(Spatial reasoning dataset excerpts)
--- START ---
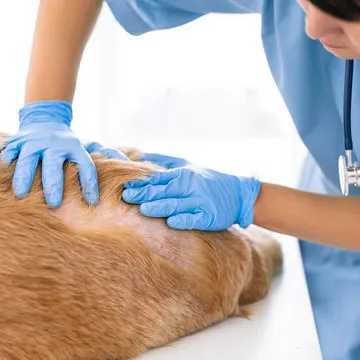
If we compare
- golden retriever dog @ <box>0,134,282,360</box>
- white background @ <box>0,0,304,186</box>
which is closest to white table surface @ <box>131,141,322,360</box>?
golden retriever dog @ <box>0,134,282,360</box>

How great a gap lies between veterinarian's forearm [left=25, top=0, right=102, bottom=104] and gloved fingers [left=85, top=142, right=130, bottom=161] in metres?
0.15

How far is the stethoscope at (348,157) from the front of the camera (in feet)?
3.84

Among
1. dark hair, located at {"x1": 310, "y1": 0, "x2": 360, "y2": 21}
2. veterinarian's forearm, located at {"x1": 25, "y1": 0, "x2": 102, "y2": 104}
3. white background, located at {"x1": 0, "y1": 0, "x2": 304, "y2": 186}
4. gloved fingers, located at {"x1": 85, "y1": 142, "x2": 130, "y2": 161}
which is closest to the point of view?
dark hair, located at {"x1": 310, "y1": 0, "x2": 360, "y2": 21}

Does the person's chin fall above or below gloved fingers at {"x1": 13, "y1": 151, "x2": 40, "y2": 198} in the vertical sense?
above

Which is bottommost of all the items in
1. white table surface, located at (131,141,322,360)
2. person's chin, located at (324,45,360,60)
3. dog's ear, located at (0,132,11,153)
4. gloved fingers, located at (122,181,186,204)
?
white table surface, located at (131,141,322,360)

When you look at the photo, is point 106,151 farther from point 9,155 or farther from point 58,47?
point 58,47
--- END ---
- [Work to be completed]:
Rewrite all the lines above as a JSON list of strings, one string per line, skipping blank lines and leaving the picture out.

- [Task output]:
[
  "If we compare",
  "- golden retriever dog @ <box>0,134,282,360</box>",
  "- white background @ <box>0,0,304,186</box>",
  "which is closest to white table surface @ <box>131,141,322,360</box>?",
  "golden retriever dog @ <box>0,134,282,360</box>",
  "How great a gap lies between veterinarian's forearm [left=25, top=0, right=102, bottom=104] and gloved fingers [left=85, top=142, right=130, bottom=161] in metres?",
  "0.15",
  "How far is the stethoscope at (348,157) from the front of the camera (in feet)?",
  "3.84",
  "Among",
  "1. dark hair, located at {\"x1\": 310, \"y1\": 0, \"x2\": 360, \"y2\": 21}",
  "2. veterinarian's forearm, located at {\"x1\": 25, \"y1\": 0, \"x2\": 102, \"y2\": 104}",
  "3. white background, located at {\"x1\": 0, \"y1\": 0, \"x2\": 304, \"y2\": 186}",
  "4. gloved fingers, located at {\"x1\": 85, \"y1\": 142, \"x2\": 130, \"y2\": 161}",
  "which is closest to the point of view?",
  "dark hair, located at {\"x1\": 310, \"y1\": 0, \"x2\": 360, \"y2\": 21}",
  "Does the person's chin fall above or below gloved fingers at {\"x1\": 13, \"y1\": 151, \"x2\": 40, \"y2\": 198} in the vertical sense?",
  "above",
  "Which is bottommost of all the items in",
  "1. white table surface, located at (131,141,322,360)",
  "2. person's chin, located at (324,45,360,60)",
  "3. dog's ear, located at (0,132,11,153)",
  "4. gloved fingers, located at (122,181,186,204)",
  "?",
  "white table surface, located at (131,141,322,360)",
  "When you look at the photo, is point 106,151 farther from point 9,155 or farther from point 58,47?",
  "point 58,47"
]